First, check out the first minute or two of the original version of “Paid in Full” here:
Now check out the remix, which adds in some random snatches of spoken-word, and essentially, that haunting vocal:
Like the man says, it was “a journey into sound” especially for the time. Not only was Rakim an absolute game-changer for the art of rapping — he basically perfected the concept of “flow”; gone forever were the stiff, robotic rhymes of the early ‘80s, utterly demolished by his weaving in and out of the beat, the melodic rise and fall of his voice, the emphasis on just the right syllables, the lavish use of internal rhymes. Quantum. You could liken him to Bob Dylan in some ways, in that he redefined what was possible. (Music is in his genes; he is the nephew of early rock and R&B legend Ruth Brown.)
So you had that, but you also had this infectious drum loop, one that had been around the block but somehow didn’t feel tired then, nor even today.
It sources all the way back to 1974. It really kicks in at 3:30 above. Milli Vanilli’s producers jacked it four times, and IIRC Madonna used it too. The Soul Searchers, led by Chuck Brown, were the forefathers of Washington DC’s throbbing homegrown brand of funk now known as “go-go music,” which most famously gave the world the beat to Beyonce’s “Crazy in Love.” But that’s another story. (And so is the story of the bassline, but it’s very brief: it was played by LA session man Paul Jackson Jr. on “Don’t Look any Further,” by former Temptations singer Dennis Edwards.)
And there was that woman singing so powerfully and mournfully in what language only God knew, seemingly singing a melody from beyond the back of time itself. I’d never really questioned it’s source back in the day, and I might never have known were it not for the ease of information provided to us all by the Internet. Lost in the haze are vague memories of utterly erroneous origin stories for it, and fair enough, because unless you are a world-renowned musicologist there is almost no chance you would guess the country from which it ultimately hails.
So after the original “Paid in Full” was released, someone at Island Records had the bright idea to commission an English dance music duo called Coldcut to put together a remix, and so enter the voices of Humphrey Bogart, English actor Geoffrey Sumner, James Brown doing a countdown, and, most importantly, that sung hook which was by…
Israeli pop/folk star Ofra Haza, singing “Im Nin’Alu,” the 400-year-old Hebrew words of Shalom ben Yosef ben Avigad Shabazi, a legendary rabbi from Haza’s parents’ native country of Yemen. Before passing away of AIDS-related pneumonia in 2000, she enjoyed a fair bit of popularity in Europe, and DJ Mark Black of Coldcut happened to notice that lowering the pitch on “Im Nin’alu” synced it up with the “Ashley’s Roachclip” beat quite nicely.
And so there we go.
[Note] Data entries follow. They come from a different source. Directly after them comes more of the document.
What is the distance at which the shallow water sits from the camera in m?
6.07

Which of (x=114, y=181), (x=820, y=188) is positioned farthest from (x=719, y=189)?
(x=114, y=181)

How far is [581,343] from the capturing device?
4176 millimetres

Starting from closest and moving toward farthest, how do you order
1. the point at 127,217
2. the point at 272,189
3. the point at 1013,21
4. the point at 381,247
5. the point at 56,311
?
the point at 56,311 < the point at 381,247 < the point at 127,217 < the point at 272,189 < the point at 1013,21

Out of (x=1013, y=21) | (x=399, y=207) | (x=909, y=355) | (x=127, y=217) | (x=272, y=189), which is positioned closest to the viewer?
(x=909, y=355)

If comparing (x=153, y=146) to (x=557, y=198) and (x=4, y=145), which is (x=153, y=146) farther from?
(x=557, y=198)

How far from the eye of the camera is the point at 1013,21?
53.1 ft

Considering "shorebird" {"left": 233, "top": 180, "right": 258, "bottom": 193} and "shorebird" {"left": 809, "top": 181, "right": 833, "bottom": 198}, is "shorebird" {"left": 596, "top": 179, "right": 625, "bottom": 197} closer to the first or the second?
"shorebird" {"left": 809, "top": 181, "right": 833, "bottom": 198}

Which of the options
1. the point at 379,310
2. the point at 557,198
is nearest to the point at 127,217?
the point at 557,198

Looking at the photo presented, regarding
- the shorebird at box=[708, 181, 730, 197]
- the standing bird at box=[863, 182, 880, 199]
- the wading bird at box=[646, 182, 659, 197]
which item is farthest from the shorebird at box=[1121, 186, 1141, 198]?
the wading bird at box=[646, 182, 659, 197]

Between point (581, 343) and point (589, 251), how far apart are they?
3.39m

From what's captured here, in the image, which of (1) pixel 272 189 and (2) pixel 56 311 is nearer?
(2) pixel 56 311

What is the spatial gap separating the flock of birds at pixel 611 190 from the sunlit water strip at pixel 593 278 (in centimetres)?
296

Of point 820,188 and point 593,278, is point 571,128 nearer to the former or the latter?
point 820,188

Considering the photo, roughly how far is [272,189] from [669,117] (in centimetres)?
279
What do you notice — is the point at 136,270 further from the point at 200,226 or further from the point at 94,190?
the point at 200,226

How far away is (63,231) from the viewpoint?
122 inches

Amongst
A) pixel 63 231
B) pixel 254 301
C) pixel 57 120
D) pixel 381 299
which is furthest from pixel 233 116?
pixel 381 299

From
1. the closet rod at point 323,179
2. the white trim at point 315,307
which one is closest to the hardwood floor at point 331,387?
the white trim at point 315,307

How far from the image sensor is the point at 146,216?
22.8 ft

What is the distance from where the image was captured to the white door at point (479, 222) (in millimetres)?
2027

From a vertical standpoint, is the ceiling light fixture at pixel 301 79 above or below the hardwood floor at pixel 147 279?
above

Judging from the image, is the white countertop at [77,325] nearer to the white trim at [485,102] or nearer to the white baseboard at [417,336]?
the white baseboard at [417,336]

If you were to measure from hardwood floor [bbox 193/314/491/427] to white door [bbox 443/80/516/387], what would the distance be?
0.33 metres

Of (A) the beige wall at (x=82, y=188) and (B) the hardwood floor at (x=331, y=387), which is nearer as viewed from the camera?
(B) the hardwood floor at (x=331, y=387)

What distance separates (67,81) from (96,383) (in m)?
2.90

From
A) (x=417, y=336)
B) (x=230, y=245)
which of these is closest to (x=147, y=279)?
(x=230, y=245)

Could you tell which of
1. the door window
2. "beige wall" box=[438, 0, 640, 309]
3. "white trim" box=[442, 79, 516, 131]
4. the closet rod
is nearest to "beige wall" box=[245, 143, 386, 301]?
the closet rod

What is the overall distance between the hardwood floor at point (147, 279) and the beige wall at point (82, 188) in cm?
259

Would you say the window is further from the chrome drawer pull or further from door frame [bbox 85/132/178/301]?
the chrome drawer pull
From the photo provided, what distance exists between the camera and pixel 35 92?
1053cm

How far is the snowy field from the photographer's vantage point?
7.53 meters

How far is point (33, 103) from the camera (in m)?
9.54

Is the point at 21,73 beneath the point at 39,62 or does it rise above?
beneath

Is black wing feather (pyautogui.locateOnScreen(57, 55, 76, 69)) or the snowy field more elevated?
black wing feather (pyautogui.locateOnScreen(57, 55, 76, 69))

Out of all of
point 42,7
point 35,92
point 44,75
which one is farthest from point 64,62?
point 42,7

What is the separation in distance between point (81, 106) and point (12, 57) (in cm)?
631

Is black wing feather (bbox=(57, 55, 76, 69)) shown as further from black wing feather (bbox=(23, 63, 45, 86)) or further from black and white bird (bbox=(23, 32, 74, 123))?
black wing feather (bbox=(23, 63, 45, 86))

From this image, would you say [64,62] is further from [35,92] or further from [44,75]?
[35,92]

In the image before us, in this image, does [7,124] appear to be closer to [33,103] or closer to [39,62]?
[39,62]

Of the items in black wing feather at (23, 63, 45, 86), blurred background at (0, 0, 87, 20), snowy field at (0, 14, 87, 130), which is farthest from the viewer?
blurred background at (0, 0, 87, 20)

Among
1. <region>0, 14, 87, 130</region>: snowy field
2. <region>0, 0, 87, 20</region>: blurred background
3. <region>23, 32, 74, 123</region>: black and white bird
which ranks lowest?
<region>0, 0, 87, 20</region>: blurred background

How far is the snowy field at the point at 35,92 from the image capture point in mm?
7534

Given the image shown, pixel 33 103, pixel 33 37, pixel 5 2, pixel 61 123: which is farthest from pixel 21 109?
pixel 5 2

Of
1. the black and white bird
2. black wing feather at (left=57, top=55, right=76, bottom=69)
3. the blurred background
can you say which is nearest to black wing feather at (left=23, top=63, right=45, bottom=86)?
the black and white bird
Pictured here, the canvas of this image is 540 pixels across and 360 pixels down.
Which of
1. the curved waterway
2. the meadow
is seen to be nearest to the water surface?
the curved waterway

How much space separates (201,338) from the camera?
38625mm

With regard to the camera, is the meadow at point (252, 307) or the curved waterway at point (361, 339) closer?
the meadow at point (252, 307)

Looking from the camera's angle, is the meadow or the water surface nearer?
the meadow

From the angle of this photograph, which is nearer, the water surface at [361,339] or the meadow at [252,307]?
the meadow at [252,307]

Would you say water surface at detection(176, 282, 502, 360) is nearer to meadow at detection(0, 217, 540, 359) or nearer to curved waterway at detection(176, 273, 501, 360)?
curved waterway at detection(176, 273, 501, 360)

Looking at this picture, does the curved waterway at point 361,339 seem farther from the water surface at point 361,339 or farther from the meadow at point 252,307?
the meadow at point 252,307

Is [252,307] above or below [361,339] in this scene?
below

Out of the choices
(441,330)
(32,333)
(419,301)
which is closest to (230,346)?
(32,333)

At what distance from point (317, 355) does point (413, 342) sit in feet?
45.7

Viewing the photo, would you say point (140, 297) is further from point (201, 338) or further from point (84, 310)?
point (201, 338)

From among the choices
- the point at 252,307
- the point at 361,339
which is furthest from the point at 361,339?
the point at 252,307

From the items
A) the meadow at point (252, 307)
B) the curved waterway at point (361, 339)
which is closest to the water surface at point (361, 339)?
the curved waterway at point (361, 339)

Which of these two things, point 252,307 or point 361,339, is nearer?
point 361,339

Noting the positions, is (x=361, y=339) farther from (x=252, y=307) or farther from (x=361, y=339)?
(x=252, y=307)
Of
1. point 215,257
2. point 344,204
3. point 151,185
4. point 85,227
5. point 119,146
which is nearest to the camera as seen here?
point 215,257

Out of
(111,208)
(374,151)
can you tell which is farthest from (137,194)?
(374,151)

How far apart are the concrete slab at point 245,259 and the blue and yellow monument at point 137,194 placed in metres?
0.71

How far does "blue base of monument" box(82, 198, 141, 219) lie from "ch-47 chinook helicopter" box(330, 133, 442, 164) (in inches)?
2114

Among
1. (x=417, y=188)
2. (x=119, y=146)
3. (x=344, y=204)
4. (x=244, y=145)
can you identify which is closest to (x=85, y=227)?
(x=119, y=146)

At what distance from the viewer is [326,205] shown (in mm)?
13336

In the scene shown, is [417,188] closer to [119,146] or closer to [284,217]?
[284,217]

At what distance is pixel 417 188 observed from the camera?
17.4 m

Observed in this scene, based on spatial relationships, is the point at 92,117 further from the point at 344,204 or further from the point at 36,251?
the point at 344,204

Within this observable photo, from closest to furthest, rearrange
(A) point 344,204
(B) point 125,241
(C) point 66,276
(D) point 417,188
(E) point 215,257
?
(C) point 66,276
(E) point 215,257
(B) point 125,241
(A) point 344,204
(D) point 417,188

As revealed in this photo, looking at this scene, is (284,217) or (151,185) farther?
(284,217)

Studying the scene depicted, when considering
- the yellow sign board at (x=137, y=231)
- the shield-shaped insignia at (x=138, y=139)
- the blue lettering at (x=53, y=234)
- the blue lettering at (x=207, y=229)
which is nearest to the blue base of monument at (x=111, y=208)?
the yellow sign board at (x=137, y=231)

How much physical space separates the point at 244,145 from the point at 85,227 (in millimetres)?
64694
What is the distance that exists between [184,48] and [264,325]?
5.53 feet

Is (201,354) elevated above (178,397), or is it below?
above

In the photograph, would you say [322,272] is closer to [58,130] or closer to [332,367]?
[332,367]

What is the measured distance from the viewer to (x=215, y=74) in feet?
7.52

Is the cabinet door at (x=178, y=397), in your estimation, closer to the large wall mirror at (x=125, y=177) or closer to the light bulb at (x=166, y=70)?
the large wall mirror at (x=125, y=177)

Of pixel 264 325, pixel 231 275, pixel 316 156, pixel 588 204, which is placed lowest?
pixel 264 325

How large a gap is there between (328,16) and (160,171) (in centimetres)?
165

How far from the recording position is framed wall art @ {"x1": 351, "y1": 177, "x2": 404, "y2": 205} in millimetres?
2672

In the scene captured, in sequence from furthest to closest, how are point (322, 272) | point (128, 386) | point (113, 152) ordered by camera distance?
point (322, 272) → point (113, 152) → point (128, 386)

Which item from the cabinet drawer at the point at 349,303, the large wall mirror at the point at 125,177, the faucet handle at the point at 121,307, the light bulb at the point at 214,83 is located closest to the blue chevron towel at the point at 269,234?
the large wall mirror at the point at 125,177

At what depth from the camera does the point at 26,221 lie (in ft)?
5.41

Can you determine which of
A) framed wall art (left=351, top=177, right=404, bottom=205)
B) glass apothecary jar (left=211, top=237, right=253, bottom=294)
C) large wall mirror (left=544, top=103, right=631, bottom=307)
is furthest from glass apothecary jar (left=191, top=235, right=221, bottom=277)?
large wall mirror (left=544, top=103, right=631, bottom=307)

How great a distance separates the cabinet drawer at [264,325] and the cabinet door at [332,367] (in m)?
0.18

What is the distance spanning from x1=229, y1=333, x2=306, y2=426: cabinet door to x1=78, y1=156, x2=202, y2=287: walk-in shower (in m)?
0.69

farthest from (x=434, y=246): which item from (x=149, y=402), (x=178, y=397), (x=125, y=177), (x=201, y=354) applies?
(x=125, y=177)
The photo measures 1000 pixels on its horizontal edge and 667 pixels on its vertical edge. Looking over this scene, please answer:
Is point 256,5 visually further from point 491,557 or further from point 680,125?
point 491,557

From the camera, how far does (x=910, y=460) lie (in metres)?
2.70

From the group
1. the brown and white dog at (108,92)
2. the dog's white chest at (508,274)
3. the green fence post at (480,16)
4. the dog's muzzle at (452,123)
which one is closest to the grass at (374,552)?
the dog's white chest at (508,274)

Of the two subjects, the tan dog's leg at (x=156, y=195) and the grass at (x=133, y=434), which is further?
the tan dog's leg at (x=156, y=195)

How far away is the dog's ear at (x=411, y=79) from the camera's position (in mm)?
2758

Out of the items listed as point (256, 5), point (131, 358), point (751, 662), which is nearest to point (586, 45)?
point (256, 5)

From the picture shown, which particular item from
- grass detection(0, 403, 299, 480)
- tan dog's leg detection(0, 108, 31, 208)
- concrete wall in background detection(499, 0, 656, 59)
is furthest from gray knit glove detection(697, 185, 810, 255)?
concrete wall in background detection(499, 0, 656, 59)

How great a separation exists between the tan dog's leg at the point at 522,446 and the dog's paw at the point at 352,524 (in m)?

And now we also know what’s she’s singing about:
אם ננעלו דלתי נדיבים דלתי מרום לא ננעלו
Im nin'alu daltei n'divim daltei marom lo nin'alu
Even if the gates of the rich are closed, the gates of heaven will never be closed.
Which gibes pretty well with Z-Ro’s career and his fans — he is the poet of the streets to this day.
So: this most H-Town of anthems sources back to Washington DC, New York City, Los Angeles, London, Tel Aviv, and 17th Century Yemen. Four countries on three continents and spanning 400 years.
Globalization can be brutal; in this one instance, it was sublime.